Appendix — Does insurance clash with the traditional value function in prospect theory?
The value function in prospect theory is shown below. It plots the subjective value (to an individual) as a function of an objective outcome. The “gains” part of the function is concave, which symbolizes the fact that finding a $200 bill is less than 2x as pleasurable as finding a $100 bill. Conversely, the “losses” part of the function is convex, which means that losing $200 is less than 2x as painful as losing $100.
However, insurance seems to contradict this. In the case of insurance, we are operating squarely into the “losses” quadrant of the graph shown above, meaning that the function expressing value as a function of outcome should be convex. Calling the outcome o (here in $), the value to the policyholder v (in some arbitrary utility or value unit), we have f(o) = v, where f should be convex (because both o and v are obviously negative).

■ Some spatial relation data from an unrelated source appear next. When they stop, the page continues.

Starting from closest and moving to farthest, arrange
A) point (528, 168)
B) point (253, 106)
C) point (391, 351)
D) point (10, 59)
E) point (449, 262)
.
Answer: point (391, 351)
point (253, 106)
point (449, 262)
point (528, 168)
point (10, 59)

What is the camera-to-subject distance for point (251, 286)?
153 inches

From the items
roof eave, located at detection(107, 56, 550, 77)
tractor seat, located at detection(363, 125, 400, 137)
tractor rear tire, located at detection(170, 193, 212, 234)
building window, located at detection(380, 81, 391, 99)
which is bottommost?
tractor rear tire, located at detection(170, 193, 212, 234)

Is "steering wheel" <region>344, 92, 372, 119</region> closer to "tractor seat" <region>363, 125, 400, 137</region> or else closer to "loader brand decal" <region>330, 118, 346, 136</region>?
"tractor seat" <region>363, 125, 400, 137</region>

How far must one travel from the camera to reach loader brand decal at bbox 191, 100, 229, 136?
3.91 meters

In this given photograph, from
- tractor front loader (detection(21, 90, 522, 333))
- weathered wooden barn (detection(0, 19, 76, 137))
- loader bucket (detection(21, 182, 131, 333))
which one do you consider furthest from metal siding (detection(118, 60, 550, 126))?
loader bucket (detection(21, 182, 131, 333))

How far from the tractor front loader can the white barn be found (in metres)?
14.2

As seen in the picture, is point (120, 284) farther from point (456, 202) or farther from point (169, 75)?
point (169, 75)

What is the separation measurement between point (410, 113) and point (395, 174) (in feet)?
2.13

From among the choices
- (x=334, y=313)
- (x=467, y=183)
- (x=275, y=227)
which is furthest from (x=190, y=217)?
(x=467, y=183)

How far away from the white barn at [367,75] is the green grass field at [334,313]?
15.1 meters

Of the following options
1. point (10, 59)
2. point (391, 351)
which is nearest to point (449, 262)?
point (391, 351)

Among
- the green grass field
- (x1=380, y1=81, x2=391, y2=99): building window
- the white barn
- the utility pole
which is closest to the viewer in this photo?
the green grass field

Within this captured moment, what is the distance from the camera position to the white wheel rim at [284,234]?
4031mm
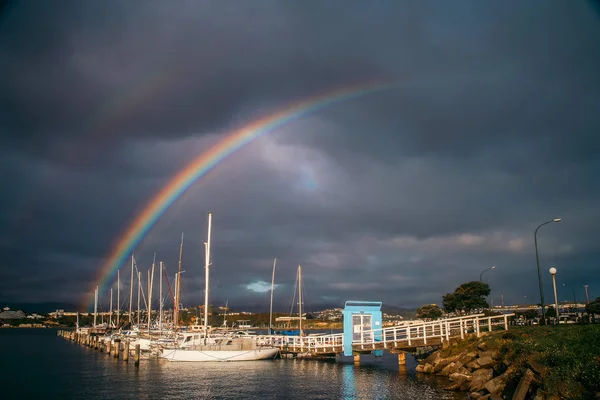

The outcomes we are dealing with here are -$1,300 (the yearly cost of insurance) and -$1m (the cost of an uninsured house fire). In a given year, the expected value loss from a house fire is 1/1000 × f(-1m) (as there is a 1/1000 chance of having to suffer the value loss linked to a $1m financial loss). The expected value loss from paying the insurance in a given year is f(-1300) (as there is a certain chance of having to take the value loss linked to a $1,300 financial loss).
Assuming a (strictly) convex and increasing function, we should have
1/1000 × f(-1m)
> 1/1000 × 1000 × f(-1000) (because strict convexity)
= f(-1000) (simplifying)
> f(-1300) (because f is strictly increasing).
However, we have shown that people do buy insurance, and therefore that f(-1300) > 1/1000 × f(-1m). This is a contradiction. The most obvious explanation is that while f might be convex for small losses, it becomes concave in the case of catastrophic risks (that is, that people become risk averse for losses).
An intuitive explanation might be that for many people, losing $1m is more than 1,000× as bad as losing $1,000, because losing $1m represents a qualitative leap compared to a sheer monetary loss: it can mean homelessness, divorce, jail, or an inescapable debt that will last a lifetime.
It has been some time since I last did any math, so this demonstration might be a bit shoddy, but I do think that it fundamentally holds.
There is an additional “peace of mind” component which we will not cover here: sometimes, people like to buy insurance just to be reassured that they will be covered for anything remotely negative that could happen to them.
Assuming a symmetrical distribution.